🤖 AI Summary
This work addresses the inefficiency of Monte Carlo policy optimization when large language models serve as evaluators by proposing Frost Training. The method introduces, for the first time, gradient signals from the embedding space—inspired by Greedy Coordinate Gradient (GCG)—into policy optimization, integrating them within the GRPO training framework. This approach enables highly efficient training on Cross-Entropy Games tasks, such as maximum-likelihood fill-in-the-blank problems.
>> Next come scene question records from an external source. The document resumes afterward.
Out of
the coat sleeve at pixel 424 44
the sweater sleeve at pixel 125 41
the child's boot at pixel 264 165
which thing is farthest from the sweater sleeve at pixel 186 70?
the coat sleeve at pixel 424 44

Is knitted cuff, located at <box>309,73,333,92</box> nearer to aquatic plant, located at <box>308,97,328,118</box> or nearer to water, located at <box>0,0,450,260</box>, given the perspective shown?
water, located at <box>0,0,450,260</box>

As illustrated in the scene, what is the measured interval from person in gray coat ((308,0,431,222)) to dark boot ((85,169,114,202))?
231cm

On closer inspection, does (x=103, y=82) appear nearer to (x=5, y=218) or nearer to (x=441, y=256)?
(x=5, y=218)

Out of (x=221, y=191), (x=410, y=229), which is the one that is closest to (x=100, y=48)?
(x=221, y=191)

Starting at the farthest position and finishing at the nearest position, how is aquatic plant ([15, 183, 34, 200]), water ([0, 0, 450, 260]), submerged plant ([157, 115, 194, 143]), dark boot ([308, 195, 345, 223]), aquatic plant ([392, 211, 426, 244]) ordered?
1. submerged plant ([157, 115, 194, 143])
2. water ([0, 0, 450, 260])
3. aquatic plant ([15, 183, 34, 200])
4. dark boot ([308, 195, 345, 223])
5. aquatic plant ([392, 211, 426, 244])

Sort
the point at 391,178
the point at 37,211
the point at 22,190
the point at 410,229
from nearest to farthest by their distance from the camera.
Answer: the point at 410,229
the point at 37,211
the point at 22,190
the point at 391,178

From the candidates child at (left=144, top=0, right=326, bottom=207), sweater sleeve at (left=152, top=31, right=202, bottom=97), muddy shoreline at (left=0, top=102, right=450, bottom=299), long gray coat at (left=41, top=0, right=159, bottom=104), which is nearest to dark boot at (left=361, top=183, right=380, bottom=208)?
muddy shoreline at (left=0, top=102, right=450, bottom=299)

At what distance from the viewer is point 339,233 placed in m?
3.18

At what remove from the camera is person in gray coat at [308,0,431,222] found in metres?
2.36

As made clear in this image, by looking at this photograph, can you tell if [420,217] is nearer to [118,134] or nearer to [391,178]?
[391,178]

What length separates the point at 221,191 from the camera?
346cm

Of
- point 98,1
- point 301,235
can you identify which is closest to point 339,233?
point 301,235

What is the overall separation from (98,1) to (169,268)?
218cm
By leveraging gradient information of the reward function in the embedding space, Frost Training substantially accelerates the generation of high-scoring outputs, achieving higher peak scores more rapidly in best-of-k evaluation settings and thereby enhancing the model’s capacity to produce high-quality text.
📝 Abstract
We present Frost Training, a method for improving Monte Carlo-based policy optimization for a large family of LLM-as-a-judge tasks called Cross-Entropy Games. The key idea is to exploit the gradient of the reward function in embedding space. This signal is used in the Greedy Coordinate Gradient (GCG) jailbreaking technique; we demonstrate for the first time that it can also be used to boost model training. We validate our method using GRPO training for maximum-likelihood infilling. Frost Training improves the model's ability to generate high-scoring outputs, reaching higher maximum scores in a best-of-k setting, and does so at an increased speed.